Two noteworthy characteristics set Oban Koban apart: It is a Japanese restaurant that does not revolve around sushi; and there are two separate healthful menus – one vegan and one gluten-free. While the regular menu is in Hebrew and English, the vegan and gluten-free menus are only in Hebrew. Fortunately, there is a knowledgeable English-speaking wait staff that can help out.
There are some interesting cocktails made with Japanese spirits that make for pleasant sipping while perusing the menus. We particularly enjoyed the house sake, served warm from a dainty ceramic carafe (NIS 28).
At the same time, there is also an appetizer designed to perk up taste buds and stimulate appetites: a unique assortment of hamutzim (pickled vegetables) (NIS 12): kimchee (marinated cabbage), takuan (pickled daikon radish) and an Asian version of cole slaw (shredded cabbage, cucumbers and carrots garnished with black sesame seeds). As a good natural source of acidophilus, kimchee also aids digestion.
Other appetizers, inherently healthful by nature, are also built around Japanese staples. Among them are a seaweed salad (NIS 32) with two types of seaweed, mushroom, kale, scallions, sprouts and cucumber in a rather bland sesame vinaigrette; and a bit zippier glass noodle salad (NIS 36) — bean noodles, chopped chicken, green papaya, red cabbage and cashew nuts in a pleasantly tangy Kapabashi sauce. Some of these salads may be ordered in half portions, allowing for a greater variety of sampling.
One warm appetizer is Agedashi doufu (NIS 38) – fried cubes of tofu in Tentsuyu sauce. It takes some time for the chewy cubes with their slightly crisp exterior to absorb the bold sauce made from soy and sake shiitake, but it is worth the wait, although the sauce will invariably cool.
There are also daily specials.
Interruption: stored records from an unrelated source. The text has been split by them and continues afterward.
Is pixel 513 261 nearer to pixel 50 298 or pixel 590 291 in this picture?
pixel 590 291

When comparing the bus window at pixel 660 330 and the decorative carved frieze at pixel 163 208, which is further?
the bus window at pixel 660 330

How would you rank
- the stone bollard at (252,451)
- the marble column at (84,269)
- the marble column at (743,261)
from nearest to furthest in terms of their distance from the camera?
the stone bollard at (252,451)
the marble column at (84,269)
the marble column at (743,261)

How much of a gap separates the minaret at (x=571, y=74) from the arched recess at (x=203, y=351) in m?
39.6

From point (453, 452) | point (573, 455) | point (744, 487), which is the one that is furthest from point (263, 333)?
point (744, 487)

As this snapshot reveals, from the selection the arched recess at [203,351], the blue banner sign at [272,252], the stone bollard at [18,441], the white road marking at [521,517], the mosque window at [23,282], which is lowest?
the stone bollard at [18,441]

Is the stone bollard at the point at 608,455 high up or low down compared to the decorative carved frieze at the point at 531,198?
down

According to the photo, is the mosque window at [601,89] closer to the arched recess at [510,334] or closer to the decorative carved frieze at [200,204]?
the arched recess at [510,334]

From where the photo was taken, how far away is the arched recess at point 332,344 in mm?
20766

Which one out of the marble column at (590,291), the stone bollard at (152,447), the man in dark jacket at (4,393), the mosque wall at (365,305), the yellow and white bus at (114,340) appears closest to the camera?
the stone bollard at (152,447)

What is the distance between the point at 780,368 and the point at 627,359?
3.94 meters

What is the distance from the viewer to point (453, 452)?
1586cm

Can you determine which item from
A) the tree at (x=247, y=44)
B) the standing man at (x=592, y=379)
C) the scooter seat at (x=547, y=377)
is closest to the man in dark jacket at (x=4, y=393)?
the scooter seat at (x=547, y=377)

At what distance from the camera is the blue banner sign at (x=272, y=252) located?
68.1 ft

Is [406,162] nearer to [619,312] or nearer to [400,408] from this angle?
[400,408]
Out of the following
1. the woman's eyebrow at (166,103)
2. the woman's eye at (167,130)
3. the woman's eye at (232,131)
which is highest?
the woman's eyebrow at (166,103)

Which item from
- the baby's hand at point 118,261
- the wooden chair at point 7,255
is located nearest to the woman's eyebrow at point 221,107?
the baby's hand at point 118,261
One might be takoyaki — seasoned pancakes stuffed with octopus, served with a spicy mayonnaise, as well as a brown sauce. It is one of those rare dishes that come with a visual special effect: strips of dried bonito on top of the pancake balls that actually move, animated by the heat of the food below.
There is a whole section of ramen dishes (NIS 52-66): huge bowls of noodle soups with either seafood, pork or chicken, that are meals in themselves. Most contain miso, which tends be the dominating flavor in this restaurant’s ramen.
While Oban Koban is authentically Japanese, it also offers fusion innovations, encompassing Chinese and Thai cuisines. For example, there is Japad Thai (NIS 46), in which pickled ginger and wakame seaweed replace the customary ground peanuts and cilantro. Fans of either cuisine will probably enjoy this dish, and vegans can opt for the version with tofu rather than chicken.
As filling as the tempting rice and noodle dishes are, this is one place where it is worth saving room for the most surprising items on the menu – the desserts, which are at the level of a patisserie. They alone are worth the trip to Oban Koban, starting with the exotic tiktak (NIS 38) – wafers covered with green tea and white chocolate frosting and filled with cherry cream.
These may be the most unusual looking candy bars you can imagine, and the interplay of flavors likely equally unforgettable.
A more conventional choice would be the yuzu cheesecake (NIS 32); but as the name suggests, even this is far from ordinary. Yuzu is an East Asian citrus fruit and the basis of a ribbon of chiffon adorning the lightest of cheese confections, in turn sitting on a layer of lemon confit atop a thin, delicate crust. All in all, a symphony of richness.
The vegan dessert option is nothing short of outstanding: three Shokodango chocolate candies, each very different. One has nougat and ground hazelnut that goes off like popping candy in the mouth; another is made pistachio dough, marzipan and cherry amarena – a masterpiece with an explosion of cherry in the center; and the third is a truffle filled with coconut cream.
Finally, a dessert called “crack pie” hardly sounds Japanese, but its provenance is actually from the Momofoku Restaurant of New York. Accordingly, it tastes like a quintessential American classic: pecan pie filling (without the pecans).The writer was a guest of the restaurant.